*** Material provided

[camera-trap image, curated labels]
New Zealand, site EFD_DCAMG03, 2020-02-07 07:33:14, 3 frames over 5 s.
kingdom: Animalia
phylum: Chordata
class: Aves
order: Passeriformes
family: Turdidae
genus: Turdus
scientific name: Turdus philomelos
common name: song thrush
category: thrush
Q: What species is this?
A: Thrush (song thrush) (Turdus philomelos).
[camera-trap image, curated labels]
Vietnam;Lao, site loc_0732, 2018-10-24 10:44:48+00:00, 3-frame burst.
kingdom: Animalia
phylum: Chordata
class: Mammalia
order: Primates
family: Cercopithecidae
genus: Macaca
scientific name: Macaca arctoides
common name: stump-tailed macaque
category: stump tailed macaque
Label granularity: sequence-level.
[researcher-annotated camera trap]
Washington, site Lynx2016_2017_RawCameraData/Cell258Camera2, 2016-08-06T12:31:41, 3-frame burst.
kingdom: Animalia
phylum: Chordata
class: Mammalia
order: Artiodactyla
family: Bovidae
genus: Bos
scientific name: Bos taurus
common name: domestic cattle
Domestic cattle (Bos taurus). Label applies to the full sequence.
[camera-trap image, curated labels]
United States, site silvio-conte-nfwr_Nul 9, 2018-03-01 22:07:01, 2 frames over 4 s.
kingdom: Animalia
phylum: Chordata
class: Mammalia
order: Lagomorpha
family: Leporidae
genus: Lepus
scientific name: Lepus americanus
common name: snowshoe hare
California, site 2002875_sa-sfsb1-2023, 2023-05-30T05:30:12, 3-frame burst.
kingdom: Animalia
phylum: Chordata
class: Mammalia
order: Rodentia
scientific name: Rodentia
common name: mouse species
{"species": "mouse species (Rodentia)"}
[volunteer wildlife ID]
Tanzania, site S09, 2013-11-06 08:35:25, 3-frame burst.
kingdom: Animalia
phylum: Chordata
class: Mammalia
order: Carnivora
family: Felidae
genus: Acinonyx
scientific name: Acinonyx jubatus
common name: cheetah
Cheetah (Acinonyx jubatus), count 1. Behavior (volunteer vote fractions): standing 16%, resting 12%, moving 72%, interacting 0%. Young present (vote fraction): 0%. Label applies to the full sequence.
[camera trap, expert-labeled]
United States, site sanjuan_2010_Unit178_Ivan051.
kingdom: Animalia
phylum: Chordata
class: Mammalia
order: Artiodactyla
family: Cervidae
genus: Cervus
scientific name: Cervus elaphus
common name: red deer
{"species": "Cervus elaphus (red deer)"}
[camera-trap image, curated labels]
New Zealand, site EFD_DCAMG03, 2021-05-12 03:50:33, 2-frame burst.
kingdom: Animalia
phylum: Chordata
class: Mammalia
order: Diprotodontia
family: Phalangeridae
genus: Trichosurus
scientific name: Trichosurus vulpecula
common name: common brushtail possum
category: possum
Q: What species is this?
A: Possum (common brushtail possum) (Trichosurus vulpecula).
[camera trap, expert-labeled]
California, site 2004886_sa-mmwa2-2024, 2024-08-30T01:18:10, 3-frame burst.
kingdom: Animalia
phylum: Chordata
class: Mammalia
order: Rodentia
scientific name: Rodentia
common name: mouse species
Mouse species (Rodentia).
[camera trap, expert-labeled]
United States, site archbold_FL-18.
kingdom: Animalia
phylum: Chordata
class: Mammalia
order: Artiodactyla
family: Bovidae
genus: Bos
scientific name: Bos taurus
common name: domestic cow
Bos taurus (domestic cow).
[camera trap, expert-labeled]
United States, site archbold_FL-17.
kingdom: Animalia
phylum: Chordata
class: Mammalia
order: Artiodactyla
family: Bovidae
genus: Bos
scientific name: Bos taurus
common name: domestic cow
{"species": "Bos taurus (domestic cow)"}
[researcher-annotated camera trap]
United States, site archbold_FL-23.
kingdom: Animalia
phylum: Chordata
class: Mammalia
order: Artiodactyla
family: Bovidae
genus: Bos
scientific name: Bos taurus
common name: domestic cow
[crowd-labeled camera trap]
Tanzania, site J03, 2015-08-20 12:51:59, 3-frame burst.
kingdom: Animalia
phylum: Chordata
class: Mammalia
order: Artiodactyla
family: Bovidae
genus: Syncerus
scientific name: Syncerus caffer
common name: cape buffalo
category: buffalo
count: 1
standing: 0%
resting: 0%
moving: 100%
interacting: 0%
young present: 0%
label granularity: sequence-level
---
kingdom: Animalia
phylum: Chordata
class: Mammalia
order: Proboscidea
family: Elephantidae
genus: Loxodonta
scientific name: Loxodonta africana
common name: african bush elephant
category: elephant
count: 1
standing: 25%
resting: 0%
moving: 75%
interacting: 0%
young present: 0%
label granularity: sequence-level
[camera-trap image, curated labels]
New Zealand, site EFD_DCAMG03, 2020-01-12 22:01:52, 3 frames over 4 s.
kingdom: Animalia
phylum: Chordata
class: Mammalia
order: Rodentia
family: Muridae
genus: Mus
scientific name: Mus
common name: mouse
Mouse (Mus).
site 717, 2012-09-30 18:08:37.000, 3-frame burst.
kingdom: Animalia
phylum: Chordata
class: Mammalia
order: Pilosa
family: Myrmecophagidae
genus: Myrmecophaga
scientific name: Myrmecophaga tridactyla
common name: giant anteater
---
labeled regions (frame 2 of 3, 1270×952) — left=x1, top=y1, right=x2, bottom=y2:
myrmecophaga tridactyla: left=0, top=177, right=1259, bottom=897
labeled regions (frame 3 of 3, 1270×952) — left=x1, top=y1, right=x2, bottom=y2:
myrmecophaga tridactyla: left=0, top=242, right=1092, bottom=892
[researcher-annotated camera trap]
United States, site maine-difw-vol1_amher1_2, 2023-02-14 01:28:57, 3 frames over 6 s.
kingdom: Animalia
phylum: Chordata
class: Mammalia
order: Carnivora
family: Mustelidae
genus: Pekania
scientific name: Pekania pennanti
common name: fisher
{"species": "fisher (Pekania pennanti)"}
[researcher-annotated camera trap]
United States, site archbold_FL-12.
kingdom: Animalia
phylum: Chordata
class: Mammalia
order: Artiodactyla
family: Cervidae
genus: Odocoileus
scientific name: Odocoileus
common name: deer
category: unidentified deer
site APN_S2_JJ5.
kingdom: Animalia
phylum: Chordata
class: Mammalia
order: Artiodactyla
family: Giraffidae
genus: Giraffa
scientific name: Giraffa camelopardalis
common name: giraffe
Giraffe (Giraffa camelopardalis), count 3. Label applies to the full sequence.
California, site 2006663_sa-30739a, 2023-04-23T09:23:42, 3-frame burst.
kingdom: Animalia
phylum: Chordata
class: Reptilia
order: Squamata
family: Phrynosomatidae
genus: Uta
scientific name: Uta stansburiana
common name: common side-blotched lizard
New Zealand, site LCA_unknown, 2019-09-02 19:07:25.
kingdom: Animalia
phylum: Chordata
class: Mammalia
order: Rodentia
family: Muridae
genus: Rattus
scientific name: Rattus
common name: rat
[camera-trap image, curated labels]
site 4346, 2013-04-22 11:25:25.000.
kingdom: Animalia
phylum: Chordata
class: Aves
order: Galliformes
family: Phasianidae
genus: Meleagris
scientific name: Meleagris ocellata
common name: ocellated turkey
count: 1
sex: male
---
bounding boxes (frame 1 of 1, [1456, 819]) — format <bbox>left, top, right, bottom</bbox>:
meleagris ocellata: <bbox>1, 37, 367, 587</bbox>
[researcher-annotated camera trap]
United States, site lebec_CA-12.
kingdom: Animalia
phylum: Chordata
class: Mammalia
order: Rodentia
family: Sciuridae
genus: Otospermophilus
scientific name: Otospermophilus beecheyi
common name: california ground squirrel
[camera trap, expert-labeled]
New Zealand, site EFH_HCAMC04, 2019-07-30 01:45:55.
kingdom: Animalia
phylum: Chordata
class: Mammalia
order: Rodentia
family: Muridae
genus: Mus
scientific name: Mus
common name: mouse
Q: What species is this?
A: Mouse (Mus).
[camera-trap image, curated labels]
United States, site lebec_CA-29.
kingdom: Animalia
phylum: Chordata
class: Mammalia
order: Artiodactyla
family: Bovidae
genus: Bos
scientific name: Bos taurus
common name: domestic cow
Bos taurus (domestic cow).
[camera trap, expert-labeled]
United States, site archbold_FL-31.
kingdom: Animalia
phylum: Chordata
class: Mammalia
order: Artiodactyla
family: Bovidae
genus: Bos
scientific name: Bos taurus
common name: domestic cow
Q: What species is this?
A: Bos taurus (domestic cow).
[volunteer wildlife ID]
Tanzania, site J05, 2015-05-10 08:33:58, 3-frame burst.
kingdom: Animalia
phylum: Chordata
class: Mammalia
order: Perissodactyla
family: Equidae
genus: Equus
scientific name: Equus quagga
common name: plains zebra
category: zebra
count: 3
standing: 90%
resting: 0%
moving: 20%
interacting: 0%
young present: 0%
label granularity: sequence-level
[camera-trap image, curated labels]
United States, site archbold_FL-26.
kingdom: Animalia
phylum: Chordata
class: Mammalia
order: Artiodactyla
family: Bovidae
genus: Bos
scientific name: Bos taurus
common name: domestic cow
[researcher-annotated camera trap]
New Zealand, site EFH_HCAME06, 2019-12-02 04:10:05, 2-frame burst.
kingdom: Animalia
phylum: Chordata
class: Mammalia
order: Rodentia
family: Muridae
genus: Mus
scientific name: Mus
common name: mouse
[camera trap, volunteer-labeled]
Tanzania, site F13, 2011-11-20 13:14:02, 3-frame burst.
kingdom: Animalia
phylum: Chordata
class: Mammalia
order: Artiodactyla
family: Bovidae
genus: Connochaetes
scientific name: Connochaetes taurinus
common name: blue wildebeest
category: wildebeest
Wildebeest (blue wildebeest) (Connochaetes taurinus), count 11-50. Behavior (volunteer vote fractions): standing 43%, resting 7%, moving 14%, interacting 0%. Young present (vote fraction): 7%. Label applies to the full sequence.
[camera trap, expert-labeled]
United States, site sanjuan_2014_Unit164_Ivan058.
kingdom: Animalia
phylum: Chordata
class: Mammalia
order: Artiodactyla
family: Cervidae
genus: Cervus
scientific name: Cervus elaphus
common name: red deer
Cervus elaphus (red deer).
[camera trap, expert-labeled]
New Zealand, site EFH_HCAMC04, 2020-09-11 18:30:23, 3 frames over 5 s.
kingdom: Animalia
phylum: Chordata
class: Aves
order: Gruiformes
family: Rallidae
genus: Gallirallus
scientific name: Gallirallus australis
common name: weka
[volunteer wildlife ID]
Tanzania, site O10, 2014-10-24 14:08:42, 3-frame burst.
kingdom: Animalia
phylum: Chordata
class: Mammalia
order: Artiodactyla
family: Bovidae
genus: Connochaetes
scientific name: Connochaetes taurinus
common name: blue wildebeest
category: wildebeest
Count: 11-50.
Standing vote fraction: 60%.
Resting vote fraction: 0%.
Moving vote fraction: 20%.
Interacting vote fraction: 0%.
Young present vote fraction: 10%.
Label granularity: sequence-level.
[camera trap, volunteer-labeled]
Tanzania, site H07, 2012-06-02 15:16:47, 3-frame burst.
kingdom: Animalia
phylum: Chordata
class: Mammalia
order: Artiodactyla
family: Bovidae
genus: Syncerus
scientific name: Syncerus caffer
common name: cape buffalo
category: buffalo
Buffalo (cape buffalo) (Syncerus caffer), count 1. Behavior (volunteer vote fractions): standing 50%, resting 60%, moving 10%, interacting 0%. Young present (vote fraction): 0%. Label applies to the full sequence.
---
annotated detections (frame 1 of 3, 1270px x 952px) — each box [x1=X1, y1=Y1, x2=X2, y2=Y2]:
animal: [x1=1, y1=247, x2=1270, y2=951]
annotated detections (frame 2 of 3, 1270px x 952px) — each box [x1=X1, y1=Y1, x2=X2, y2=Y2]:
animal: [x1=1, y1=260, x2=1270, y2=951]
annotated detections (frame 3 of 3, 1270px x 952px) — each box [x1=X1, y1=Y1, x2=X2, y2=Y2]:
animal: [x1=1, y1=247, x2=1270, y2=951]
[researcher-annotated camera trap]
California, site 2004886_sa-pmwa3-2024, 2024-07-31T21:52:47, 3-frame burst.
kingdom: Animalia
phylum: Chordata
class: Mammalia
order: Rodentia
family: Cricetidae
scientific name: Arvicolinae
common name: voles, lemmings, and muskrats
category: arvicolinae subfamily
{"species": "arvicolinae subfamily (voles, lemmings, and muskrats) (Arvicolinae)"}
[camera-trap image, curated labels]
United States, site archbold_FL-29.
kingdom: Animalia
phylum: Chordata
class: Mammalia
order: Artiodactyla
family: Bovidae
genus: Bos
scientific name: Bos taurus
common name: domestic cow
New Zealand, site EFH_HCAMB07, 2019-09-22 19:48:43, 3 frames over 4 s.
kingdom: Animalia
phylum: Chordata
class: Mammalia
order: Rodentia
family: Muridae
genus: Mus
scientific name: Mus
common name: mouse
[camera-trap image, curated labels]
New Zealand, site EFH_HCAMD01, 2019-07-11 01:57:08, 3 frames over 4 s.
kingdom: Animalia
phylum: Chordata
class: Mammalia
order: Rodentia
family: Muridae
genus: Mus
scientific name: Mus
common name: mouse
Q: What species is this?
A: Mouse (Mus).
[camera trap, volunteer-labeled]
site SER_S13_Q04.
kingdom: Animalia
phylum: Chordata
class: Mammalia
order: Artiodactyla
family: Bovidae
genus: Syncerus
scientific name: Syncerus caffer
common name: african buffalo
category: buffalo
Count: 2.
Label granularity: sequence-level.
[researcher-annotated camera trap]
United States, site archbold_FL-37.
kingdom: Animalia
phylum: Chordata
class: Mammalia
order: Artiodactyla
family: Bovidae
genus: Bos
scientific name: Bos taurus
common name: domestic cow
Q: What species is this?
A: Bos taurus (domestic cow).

******

Give again, exactly as written, every line from the first one above through the line that has "scientific name: Macaca arctoides" in it.

[camera-trap image, curated labels]
New Zealand, site EFD_DCAMG03, 2020-02-07 07:33:14, 3 frames over 5 s.
kingdom: Animalia
phylum: Chordata
class: Aves
order: Passeriformes
family: Turdidae
genus: Turdus
scientific name: Turdus philomelos
common name: song thrush
category: thrush
Q: What species is this?
A: Thrush (song thrush) (Turdus philomelos).
[camera-trap image, curated labels]
Vietnam;Lao, site loc_0732, 2018-10-24 10:44:48+00:00, 3-frame burst.
kingdom: Animalia
phylum: Chordata
class: Mammalia
order: Primates
family: Cercopithecidae
genus: Macaca
scientific name: Macaca arctoides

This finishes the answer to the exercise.